How can any decent person deny that we need a revolution to overthrow this system?!
How can any decent person deny that we need a revolution to overthrow this system?!
This is an excerpt from a talk given by Bob Avakian last year to a gathering of revcoms, which he has edited for publication.
There is a very sharp conflict now within this country over whether the history of slavery can even be talked about in any real way, with white supremacist fascists attacking and attempting to prevent any serious discussion of this, and especially its actual horrors, with public education a particular focus of this conflict. Sometimes these people will actually say that slavery was not that bad!—or they will insist: “Oh, slavery, that was a long time ago. I had nothing to do with that. That’s long gone. That’s all over. That has nothing to do with what’s going on now. Quit complaining about things that have long been done and over with.” But when you’re talking about this country, as horrific as slavery actually was, it is not a matter of slavery as just some ancient history.
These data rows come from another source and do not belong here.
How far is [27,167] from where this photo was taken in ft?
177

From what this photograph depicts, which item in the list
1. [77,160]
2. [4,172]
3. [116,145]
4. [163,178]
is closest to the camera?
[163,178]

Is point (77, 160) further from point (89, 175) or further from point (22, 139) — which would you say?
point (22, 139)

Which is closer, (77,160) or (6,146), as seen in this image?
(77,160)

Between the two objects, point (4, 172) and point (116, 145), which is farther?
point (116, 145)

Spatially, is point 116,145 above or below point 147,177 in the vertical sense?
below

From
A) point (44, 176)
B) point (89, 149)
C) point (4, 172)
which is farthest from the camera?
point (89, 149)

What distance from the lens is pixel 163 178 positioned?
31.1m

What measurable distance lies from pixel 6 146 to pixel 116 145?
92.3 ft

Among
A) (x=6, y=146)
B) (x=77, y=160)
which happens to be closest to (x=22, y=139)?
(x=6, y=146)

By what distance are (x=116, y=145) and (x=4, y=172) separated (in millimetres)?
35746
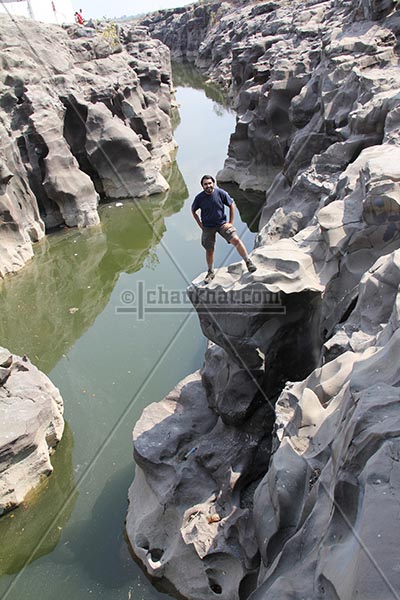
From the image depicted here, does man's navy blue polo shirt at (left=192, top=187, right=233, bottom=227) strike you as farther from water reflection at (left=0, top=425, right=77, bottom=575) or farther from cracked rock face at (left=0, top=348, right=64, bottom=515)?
water reflection at (left=0, top=425, right=77, bottom=575)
In 2003, I began the speech Revolution: Why It’s Necessary, Why It’s Possible, What It’s All About talking about the “postcards of the hanging,” referring to an opening line in a song by Bob Dylan. Think about the real history of this country. Think about what was going on for nearly 100 years, after the end of the Civil War and the very brief period of Reconstruction, when there was an attempt to actually allow Black people to win some rights—which was then completely overturned and reversed with the birth of the Ku Klux Klan and systematic terror in the South, which the entire ruling class of the country went along with, and institutionalized, as part of a “compromise” that they made in the 1870s. Think about what this means: For nearly 100 years, not only were thousands of Black people lynched, but at many of these lynchings there were mass gatherings of white people, in a picnic and celebratory atmosphere. And then, when the bodies were hung and often burned, many of these white people would go and cut off body parts of the person who’d been lynched as souvenirs, in a carnival atmosphere.
Is this what Biden means when he says America has been an inspiration to the world? (He recently said that America has been an inspiration to the world for over 200 years—which includes the time of slavery, with all its very real horrors, as well as Jim Crow segregation, Ku Klux Klan terror and the thousands of lynchings to which I have referred here.)
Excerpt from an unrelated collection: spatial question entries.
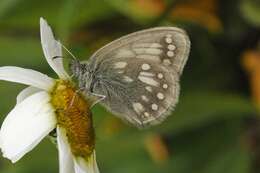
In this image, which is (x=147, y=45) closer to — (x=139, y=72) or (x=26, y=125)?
(x=139, y=72)

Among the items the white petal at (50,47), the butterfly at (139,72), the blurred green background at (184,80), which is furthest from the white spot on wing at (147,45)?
the blurred green background at (184,80)

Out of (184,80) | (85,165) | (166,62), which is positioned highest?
(166,62)

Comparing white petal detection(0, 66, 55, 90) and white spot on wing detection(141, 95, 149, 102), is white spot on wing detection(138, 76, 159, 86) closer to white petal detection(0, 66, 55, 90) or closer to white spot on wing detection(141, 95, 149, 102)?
white spot on wing detection(141, 95, 149, 102)

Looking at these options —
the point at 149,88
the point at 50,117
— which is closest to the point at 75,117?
the point at 50,117

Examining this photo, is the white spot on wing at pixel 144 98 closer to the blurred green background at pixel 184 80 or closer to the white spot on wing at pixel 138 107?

And that's not all. Photographs were taken and postcards were made and sold all over the country—postcards of the lynchings. Think about what that says.
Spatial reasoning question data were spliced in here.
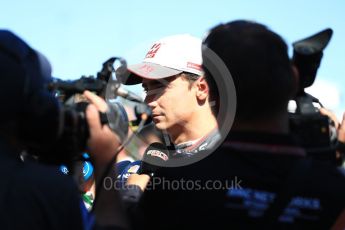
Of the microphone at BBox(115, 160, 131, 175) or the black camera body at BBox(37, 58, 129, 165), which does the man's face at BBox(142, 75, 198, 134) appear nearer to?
the microphone at BBox(115, 160, 131, 175)

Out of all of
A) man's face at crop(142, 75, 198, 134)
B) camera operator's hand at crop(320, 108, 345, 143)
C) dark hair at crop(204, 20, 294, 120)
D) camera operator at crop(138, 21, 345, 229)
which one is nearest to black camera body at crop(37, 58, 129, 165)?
camera operator at crop(138, 21, 345, 229)

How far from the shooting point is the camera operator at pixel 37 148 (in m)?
2.05

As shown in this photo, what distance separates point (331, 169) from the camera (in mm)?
2115

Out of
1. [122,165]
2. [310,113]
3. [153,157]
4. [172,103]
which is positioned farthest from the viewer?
[122,165]

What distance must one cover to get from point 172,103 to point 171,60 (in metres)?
0.26

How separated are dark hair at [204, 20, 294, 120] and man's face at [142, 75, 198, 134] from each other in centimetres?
153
In terms of depravity, you can’t find anything Hitler and the Nazis did that was worse than this. You had the Nazi Dr. Mengele who went to the concentration camps and performed grotesque experiments on the bodies of the Jews who were imprisoned there. And that’s horrible. That’s part of one of the worst atrocities in the history of humanity, the whole Holocaust (the systematic slaughter of millions of Jews by the Nazis). But, again in terms of depravity, even after slavery, what was going on for nearly 100 years in this country is no less horrific—it belongs in the same category with the Nazi atrocities—while all the time we are being told that “this is the greatest country in the world, this is the leader of the free world, this is an inspiration to people all over the world.”
And the treatment of Black people in particular in the United States, as well as the whole eugenics thing that arose in this country—where you had the idea put forward that people who were declared “inferior” in one way or another, including disabled people, should not be allowed to reproduce, because it dragged down the human population—that eugenics and that genocidal racism in the United States was a model for what the Nazis did, particularly with the Jews. Just think about that, while we’re being told what a great inspiration this country has been… apparently it was a great inspiration to the Nazis.
And that’s still not all. Even with the ending of the Jim Crow system of segregation and systematic discrimination that was centered in the South but actually existed throughout this country for nearly 100 years—even with the ending of that overt legal segregation and discrimination, with all its terror—there is the continuing horrific oppression of Black people, as well as other people of color.
Today, instead of the Ku Klux Klan in their white robes and hoods, it’s the police in blue (although some of them may still be in the Ku Klux Klan) who carry out the murder of Black people over and over again, as well as Latinos and Native Americans. It is a fact that since 1960 more Black people have been murdered by police than the thousands who were lynched in the time after the Civil War up until 1960. And this, along with mass incarceration, particularly of Black people and Latinos as well, is a concentration of their overall oppression.
Finally, beginning in the 1960s there has been society-wide opposition to all this racist atrocity—opposition in which masses of Black people were joined by large numbers of white people, and others, especially youth. But, despite such massive opposition—which has repeatedly been demonstrated, once again in a huge way in 2020—the racist oppression and terror, yes of genocidal dimensions, goes on and on. Why? Because it is built into this system of capitalism-imperialism, which rules in this country and dominates in the world as a whole.
This is the reality of a country and a system that we’re told to celebrate as a great inspiration. And it is only part of the horrors of this system—as much as it is, in a real sense, a concentration of those horrors.
How can any decent person deny that we need a revolution to overthrow this system?!